§ **引用文**
┄┄┄┄┄┄┄┄┄┄┄┄┄┄┄┄┄┄┄┄

胡鞍鋼=文
習近平総書記は2017年省・部級主要指導幹部の「習近平総書記の重要講話精神を学び、中国共産党第19回全国代表大会を迎える」特別研究セミナーにおける講話の中で、「立ち上がり、豊かになり、強くなる」という重要な論断を提起した。中国共産党第18回全国代表大会以後の5年間は、中国が「豊かになる」から「強くなる」5年間であり、これは歴史的な飛躍で、現在の中国の新たな歴史的方向を定めたものである。「五位一体」の総体的配置に基づき、この5年間に中国が得た成果の回顧と総括を行ってみたい。
経済建設の面で、中国の「強くなる」は、世界一の製造国、世界一の貿易国、世界一の発明特許申請国・授権国、購買力平価説(2011年国際ドル)による世界一の経済国、為替レート算出法による世界第2の経済国となったことに体現されている。

┄┄┄┄┄┄┄┄┄┄┄┄┄┄┄┄┄┄┄┄

§ **提示資料**
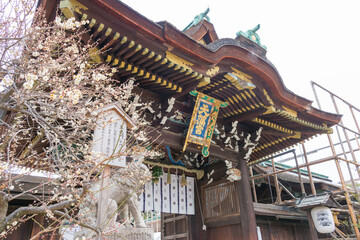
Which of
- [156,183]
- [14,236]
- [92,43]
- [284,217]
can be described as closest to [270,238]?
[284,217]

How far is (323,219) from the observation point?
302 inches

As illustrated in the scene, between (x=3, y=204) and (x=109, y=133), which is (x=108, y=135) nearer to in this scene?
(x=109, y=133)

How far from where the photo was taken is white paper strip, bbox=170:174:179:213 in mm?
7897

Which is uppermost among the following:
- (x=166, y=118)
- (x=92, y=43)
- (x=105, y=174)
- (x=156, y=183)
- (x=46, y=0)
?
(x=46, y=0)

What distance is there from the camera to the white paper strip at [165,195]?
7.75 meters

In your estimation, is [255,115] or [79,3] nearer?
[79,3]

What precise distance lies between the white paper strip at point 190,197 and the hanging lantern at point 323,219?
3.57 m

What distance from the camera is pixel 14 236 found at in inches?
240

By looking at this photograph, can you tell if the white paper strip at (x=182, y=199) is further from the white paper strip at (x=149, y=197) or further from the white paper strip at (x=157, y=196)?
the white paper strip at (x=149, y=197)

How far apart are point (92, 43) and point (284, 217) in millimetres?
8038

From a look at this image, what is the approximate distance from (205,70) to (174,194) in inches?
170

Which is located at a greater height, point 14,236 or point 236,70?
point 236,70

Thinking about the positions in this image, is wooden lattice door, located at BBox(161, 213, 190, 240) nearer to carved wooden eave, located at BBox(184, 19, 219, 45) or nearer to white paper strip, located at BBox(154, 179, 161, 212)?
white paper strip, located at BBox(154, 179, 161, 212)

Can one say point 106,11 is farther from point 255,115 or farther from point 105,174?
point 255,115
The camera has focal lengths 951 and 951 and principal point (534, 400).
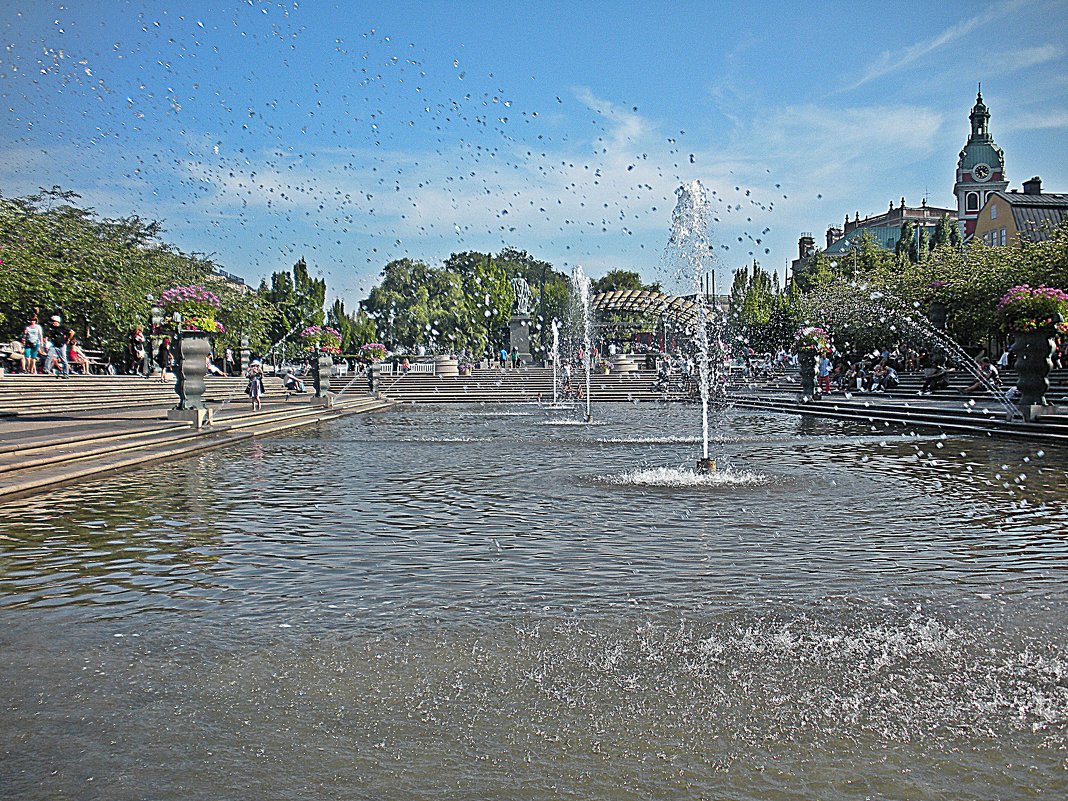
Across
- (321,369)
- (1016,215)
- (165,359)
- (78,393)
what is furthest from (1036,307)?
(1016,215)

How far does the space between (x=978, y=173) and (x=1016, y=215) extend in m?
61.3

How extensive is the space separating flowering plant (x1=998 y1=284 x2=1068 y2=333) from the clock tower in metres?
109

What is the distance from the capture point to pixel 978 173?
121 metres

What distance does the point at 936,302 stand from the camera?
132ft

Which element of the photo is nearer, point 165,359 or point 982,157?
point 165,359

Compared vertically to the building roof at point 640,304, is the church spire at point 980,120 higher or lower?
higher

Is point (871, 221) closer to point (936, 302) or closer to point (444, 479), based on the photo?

┄┄┄┄┄┄┄┄┄┄┄┄┄┄┄┄┄┄┄┄

§ **やるべきこと**
引用文の内容を2文でまとめよ。 引用文だけを根拠にして答えてください。

§ **課題の解答**
習近平総書記は講話の中で「立ち上がり、豊かになり、強くなる」という論断を提起し、第18回党大会以後の5年間は中国が「豊かになる」から「強くなる」へ移った歴史的な飛躍の5年間とされている。経済建設の面では、中国は世界一の製造国、貿易国、発明特許申請国・授権国となり、購買力平価説で世界一、為替レート算出法で世界第2の経済国となった。